Aqui, ali, a outro sítio qualquer - tanto me fazia. Nunca me assustou ter de fazer tantos quilómetros para te ver. Nunca me custou esforçar-me por ti - e custava-me ainda menos quando achava que valia a pena, que seria notada.
Vinhas-me buscar e eu sentava-me ao teu lado: o meu novo regresso a casa. Levavas-me a um sítio especial, a um sítio banal, a um sítio mais ou menos - ou a nenhum sítio, de todo. Levavas-me onde quisesses e, acredita, eu iria estar bem só por estar ao teu lado. Talvez te ouvisse cantar músicas tolas, talvez oscilássemos entre silêncios confortáveis e gargalhadas sobre vídeos parvos que viste no youtube. Não queria saber realmente disso.
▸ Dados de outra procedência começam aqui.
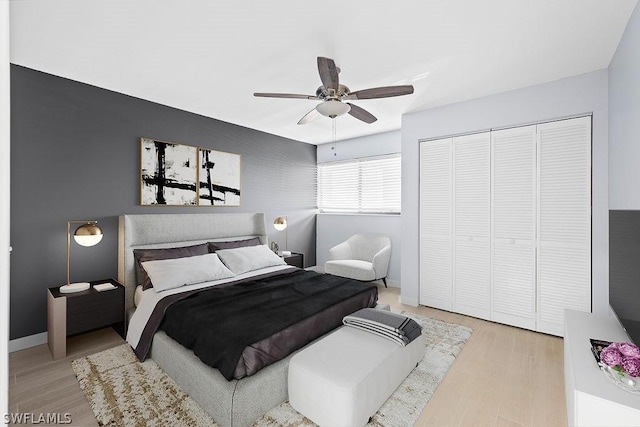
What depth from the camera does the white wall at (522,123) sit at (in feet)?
9.35

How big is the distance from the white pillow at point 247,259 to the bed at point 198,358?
0.15 meters

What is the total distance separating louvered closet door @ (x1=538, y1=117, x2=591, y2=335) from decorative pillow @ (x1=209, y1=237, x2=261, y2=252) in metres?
3.56

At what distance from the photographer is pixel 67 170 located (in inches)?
119

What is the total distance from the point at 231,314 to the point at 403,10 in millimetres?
2526

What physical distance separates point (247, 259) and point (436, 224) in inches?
99.8

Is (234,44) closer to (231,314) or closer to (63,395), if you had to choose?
(231,314)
Ter-te-ia levado os chocolates - os meus preferidos. Ter-te-ia levado os chocolates porque queria partilhá-los contigo num momento que tivesse tanto de curriqueiro quanto de extraordinário: talvez tenha um quê de romântica que escondo à força toda. Talvez seja ele que me mata. Quem sabe?
Imaginei-me feliz.
Imaginei que vestiria uma roupa bonita que me fizesse sentir mais cinderela e menos gata borralheira. Imaginei o prazer de estar ao teu lado sem os minutos contados, sem tempo a acelerar só para nos chatear, só para nos devolver a uma realidade onde não me é possível perder no teu abraço, onde o teu cheiro não se entranha na minha roupa e eu não me sinto tão calma, tão serena, tão bem - o mais próximo que tenho tido da felicidade.
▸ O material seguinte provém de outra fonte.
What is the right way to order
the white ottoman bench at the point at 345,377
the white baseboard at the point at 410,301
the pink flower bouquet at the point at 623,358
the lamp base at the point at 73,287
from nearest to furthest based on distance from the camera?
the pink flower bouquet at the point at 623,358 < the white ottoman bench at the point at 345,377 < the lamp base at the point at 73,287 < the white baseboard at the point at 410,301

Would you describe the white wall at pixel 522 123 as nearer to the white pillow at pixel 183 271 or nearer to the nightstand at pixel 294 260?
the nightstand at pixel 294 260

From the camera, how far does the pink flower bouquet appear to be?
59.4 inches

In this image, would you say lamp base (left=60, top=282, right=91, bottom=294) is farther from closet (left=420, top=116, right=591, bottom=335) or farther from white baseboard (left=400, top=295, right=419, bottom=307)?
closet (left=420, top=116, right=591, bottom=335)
Vinhas-me buscar, mas não vieste.
O teu tempo, tão escasso para mim, alarga-se em todas as outras direções certificando-se de que nunca me atinge. O teu tempo não me serve porque nada do que eu faça me torna suficientemente valiosa para que o gastes comigo: perdoo tudo, menos mentiras.
Foi como se um golpe no peito me tivesse deixado sem fôlego: nunca vou conseguir entender o que tenho de tão errado para que passem a vida a fazer-me mal - por mais complicada que eu seja, fui sempre o mais querida que conseguia, fiz sempre tudo para que visses impresso nos meus gestos o quanto significavas para mim, e o que ganhei em troca foi uma mentira.
Há diferenças entre um não quero e um não posso - a principal diferença estava em não me fazeres acreditar que havia um motivo válido para adiares algo que, para mim, era importante. Podia até ficar triste, mas poupavas-me à humilhação. Ao quanto me custa saber que me mentiste. Ao quanto me dói ter de assumir que, afinal, sou insignificante também para ti - só sirvo para quando não tens nada melhor para fazer.
[chegam sempre à minha vida a perguntar-me como que raio alguém fica tão inseguro a este ponto... e saem sempre da minha vida a dar-me motivos para ser ainda mais insegura.]